My use case is that I have a big look up structure (Hash map or B-Tree). I am working through a large stream of numbers (much bigger than my L3 but fits in memory). What I am trying to do is very simple:

 int result = 0;
 for (num : stream_numbers) {
     int lookup_result = lookup_using_b_tree(num);
     result += do_some_math_that_touches_registers_only(lookup_result);
 }
 return result;

Since I am visiting every number only once and the sum total of all numbers is more than the L3 size I imagine that they'll end up evicting some cache lines that hold parts of my B-tree. Instead I'd ideally like to not have any numbers from this stream hit cache since they have no temporal locality at all (only read once). That way I can maximize the chances that my B-tree remains in cache and look ups are faster.

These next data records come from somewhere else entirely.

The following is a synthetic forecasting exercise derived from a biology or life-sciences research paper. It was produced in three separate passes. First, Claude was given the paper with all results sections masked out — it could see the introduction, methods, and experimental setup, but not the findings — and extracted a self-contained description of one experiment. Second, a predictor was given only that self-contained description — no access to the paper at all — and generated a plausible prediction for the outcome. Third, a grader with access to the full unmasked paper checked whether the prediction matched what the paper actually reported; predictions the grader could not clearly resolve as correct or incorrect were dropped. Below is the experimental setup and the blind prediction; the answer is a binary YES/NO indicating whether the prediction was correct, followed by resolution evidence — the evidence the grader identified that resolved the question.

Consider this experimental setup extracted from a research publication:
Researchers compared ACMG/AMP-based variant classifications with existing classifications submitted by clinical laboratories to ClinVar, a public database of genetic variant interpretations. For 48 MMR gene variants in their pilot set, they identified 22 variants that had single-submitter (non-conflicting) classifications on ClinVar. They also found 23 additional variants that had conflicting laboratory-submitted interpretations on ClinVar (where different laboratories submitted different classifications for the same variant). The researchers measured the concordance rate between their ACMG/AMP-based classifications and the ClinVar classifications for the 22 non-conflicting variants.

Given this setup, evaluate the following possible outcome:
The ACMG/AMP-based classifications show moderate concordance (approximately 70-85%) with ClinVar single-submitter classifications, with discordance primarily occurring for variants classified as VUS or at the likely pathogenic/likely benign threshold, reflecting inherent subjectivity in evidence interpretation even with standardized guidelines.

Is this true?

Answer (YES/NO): NO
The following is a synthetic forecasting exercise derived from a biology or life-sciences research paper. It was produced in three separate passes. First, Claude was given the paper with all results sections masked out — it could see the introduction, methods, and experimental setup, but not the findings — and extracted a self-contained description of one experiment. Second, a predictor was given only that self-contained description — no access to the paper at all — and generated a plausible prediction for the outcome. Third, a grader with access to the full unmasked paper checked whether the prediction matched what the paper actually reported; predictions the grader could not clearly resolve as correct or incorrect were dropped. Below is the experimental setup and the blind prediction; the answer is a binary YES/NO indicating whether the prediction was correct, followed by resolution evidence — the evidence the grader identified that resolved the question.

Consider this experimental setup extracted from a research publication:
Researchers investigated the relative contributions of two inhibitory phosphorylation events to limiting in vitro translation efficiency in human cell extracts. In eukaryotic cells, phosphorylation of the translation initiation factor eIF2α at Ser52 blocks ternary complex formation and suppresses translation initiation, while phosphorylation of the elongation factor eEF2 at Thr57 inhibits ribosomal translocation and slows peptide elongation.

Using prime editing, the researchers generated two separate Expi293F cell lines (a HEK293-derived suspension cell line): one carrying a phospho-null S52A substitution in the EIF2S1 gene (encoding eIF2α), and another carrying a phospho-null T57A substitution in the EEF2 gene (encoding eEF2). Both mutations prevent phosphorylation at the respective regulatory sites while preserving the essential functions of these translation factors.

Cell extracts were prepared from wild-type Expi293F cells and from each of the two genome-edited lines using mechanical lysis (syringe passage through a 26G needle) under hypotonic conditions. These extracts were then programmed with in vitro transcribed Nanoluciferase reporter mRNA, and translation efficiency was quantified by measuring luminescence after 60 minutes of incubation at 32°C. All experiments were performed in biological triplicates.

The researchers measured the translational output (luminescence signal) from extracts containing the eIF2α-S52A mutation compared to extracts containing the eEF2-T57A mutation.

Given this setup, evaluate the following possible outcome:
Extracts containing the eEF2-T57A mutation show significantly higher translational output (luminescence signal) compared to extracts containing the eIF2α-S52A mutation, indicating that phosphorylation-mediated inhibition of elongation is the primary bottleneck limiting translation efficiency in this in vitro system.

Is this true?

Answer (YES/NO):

I have looked at the (v)movntdqa instructions available in SSE 4.1 for temporal loads. That doesn't seem to be a good fit because it seems to only work for uncacheable write combining memory. This old article from Intel claims that:

Future generations of Intel processors may contain optimizations and enhancements for streaming loads, such as increased utilization of the streaming load buffers and support for additional memory types, creating even more opportunities for software developers to increase the performance and energy-efficiency of their applications.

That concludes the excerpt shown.